Já a “AppyFans”, do empreendedor Filipe Romão, visa “interligar as lojas de comércio local com os consumidores de uma forma inteligente”. A Appy vai conhecer os gostos dos utilizadores e vai aconselhá-los sobre as promoções das lojas e apoiá-los no dia-a-dia nas suas opções de compra.
O projecto “Foragidos” da NUT - Agência Criativa pretende mostrar o património natural existente em Portugal, muito vasto e rico, e com isso levar os turistas a conhecê-lo e depois visitá-lo.
O último projecto a ser apresentado tem a ver com desporto. Cristiano Catarino explica que “muitas vezes as pessoas chegam a um parque e não têm ninguém que os aconselhe sobre como utilizar aquelas máquinas que existem hoje em dia. O objectivo é criar uma aplicação que os ajude em cada parque e jardim a orientar o seu treino.
Os empreendedores vão ainda contar com o apoio de um painel de mentores composto por vários empresários de renome do panorama nacional, tais como Paulo Pereira da Silva (CEO da Renova), Rui Leitão (CEO Digidelta), Victor Figueiredo (CEO Univeg), Carlos Marçal (GresTejo) e Miguel Cunha (Director Casal das Flores).
A StartUP Torres Novas tem como entidades e empresas parceiras, a Nersant, a ANJE, o IAPMEI, o IEFP Delegação Distrital, o Instituto Politécnico de Leiria, o Instituto Politécnico de Tomar, o ISCTE ou a StartUp Lisboa.

Autarca critica requalificação do Convento do Carmo e falta à inauguração

Ramiro Silva, eleito na assembleia municipal pela CDU, escreveu uma carta aberta ao presidente da Câmara de Torres Novas onde explica porque não esteve presente.

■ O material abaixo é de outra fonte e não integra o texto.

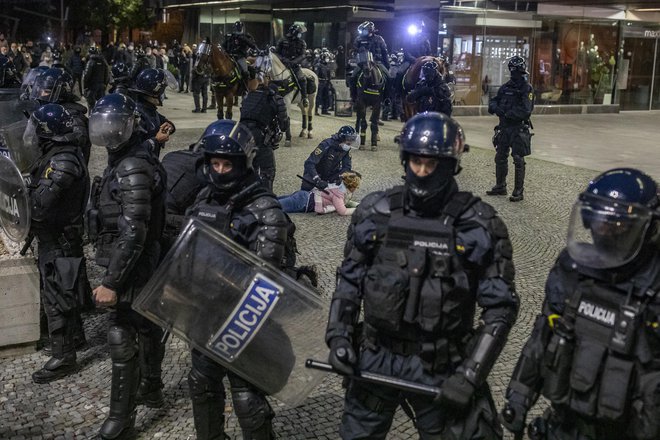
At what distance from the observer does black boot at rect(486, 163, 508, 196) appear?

A Start Up Torres Novas foi inaugurada na segunda-feira, 17 de Outubro, no Edifício B do renovado Convento do Carmo e houve pelo menos um convidado que não marcou presença por estar em desacordo com o projecto. Ramiro Silva, eleito da CDU na Assembleia Municipal de Torres Novas, escreveu três dias antes uma carta aberta ao presidente da câmara, Pedro Ferreira (PS), onde explicou porque não ia à cerimónia e onde deixou críticas à obra e à forma como a maioria socialista no município geriu o processo.
“Como se deve recordar sr. presidente, desde o início manifestei o meu desacordo em relação a tal projecto, não só por não respeitar o que se exige aos munícipes em termos do alinhamento da referida construção, que levou ao corte das árvores ali existentes, mas também pela sua dimensão e altura que retira a visibilidade ao edifício do Convento do Carmo para quem passa na avenida”, diz Ramiro Silva.
O autarca comunista afirma que tais motivos já seriam suficientes para a sua ausência, acrescentando que a atribulada requalificação do Convento do Carmo - que já dura há 16 anos - foi gerida “com grande irresponsabilidade e displicência” pela maioria socialista que tem gerido o município. E alega que ainda há “contornos que continuam por esclarecer”, tal como o custo total da empreitada.
“Uma obra que devia estar pronta há cerca de quatro anos, já lá vão mais de 4 milhões de euros, quando o encargo para o município devia ser 1 milhão e 27 mil euros; Tudo isto poderia ter sido evitado se tivesse havido competência e respeito criterioso pelos dinheiros públicos”, escreve Ramiro Silva, recordando que “desde há muito” questiona a maioria PS sobre a obra e vem “denunciando as trapalhadas sucessivas em que a mesma tem estado envolvida”.